### DATA UNDER STUDY ###

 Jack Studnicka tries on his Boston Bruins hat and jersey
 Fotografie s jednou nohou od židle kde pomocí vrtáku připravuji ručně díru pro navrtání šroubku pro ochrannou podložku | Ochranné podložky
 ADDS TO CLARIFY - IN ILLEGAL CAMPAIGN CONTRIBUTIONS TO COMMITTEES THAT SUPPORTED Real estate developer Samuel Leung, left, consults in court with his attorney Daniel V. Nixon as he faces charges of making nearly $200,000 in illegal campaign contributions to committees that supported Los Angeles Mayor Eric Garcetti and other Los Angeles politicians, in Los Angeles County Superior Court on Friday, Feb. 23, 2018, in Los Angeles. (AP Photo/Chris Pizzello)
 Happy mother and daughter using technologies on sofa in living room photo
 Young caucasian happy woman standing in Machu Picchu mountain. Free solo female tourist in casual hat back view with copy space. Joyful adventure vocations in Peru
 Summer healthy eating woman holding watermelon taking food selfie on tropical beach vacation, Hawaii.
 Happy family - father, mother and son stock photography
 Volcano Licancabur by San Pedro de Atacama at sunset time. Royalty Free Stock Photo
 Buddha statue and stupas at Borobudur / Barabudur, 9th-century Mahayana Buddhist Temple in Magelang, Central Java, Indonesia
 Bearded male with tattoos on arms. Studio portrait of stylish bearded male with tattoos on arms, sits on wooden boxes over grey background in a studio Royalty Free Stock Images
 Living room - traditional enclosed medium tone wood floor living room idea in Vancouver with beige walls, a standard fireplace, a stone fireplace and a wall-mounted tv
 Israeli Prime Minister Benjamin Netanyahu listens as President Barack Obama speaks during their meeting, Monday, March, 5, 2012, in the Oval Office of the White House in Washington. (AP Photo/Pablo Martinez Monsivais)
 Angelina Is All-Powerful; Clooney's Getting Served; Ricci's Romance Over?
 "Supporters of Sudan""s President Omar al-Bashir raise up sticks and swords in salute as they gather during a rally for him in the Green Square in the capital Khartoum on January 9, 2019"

###

**PROBLEM:** Every record listed above should be reproduced exactly.

**WRITTEN RESPONSE:**
 Jack Studnicka tries on his Boston Bruins hat and jersey
 Fotografie s jednou nohou od židle kde pomocí vrtáku připravuji ručně díru pro navrtání šroubku pro ochrannou podložku | Ochranné podložky
 ADDS TO CLARIFY - IN ILLEGAL CAMPAIGN CONTRIBUTIONS TO COMMITTEES THAT SUPPORTED Real estate developer Samuel Leung, left, consults in court with his attorney Daniel V. Nixon as he faces charges of making nearly $200,000 in illegal campaign contributions to committees that supported Los Angeles Mayor Eric Garcetti and other Los Angeles politicians, in Los Angeles County Superior Court on Friday, Feb. 23, 2018, in Los Angeles. (AP Photo/Chris Pizzello)
 Happy mother and daughter using technologies on sofa in living room photo
 Young caucasian happy woman standing in Machu Picchu mountain. Free solo female tourist in casual hat back view with copy space. Joyful adventure vocations in Peru
 Summer healthy eating woman holding watermelon taking food selfie on tropical beach vacation, Hawaii.
 Happy family - father, mother and son stock photography
 Volcano Licancabur by San Pedro de Atacama at sunset time. Royalty Free Stock Photo
 Buddha statue and stupas at Borobudur / Barabudur, 9th-century Mahayana Buddhist Temple in Magelang, Central Java, Indonesia
 Bearded male with tattoos on arms. Studio portrait of stylish bearded male with tattoos on arms, sits on wooden boxes over grey background in a studio Royalty Free Stock Images
 Living room - traditional enclosed medium tone wood floor living room idea in Vancouver with beige walls, a standard fireplace, a stone fireplace and a wall-mounted tv
 Israeli Prime Minister Benjamin Netanyahu listens as President Barack Obama speaks during their meeting, Monday, March, 5, 2012, in the Oval Office of the White House in Washington. (AP Photo/Pablo Martinez Monsivais)
 Angelina Is All-Powerful; Clooney's Getting Served; Ricci's Romance Over?
 "Supporters of Sudan""s President Omar al-Bashir raise up sticks and swords in salute as they gather during a rally for him in the Green Square in the capital Khartoum on January 9, 2019"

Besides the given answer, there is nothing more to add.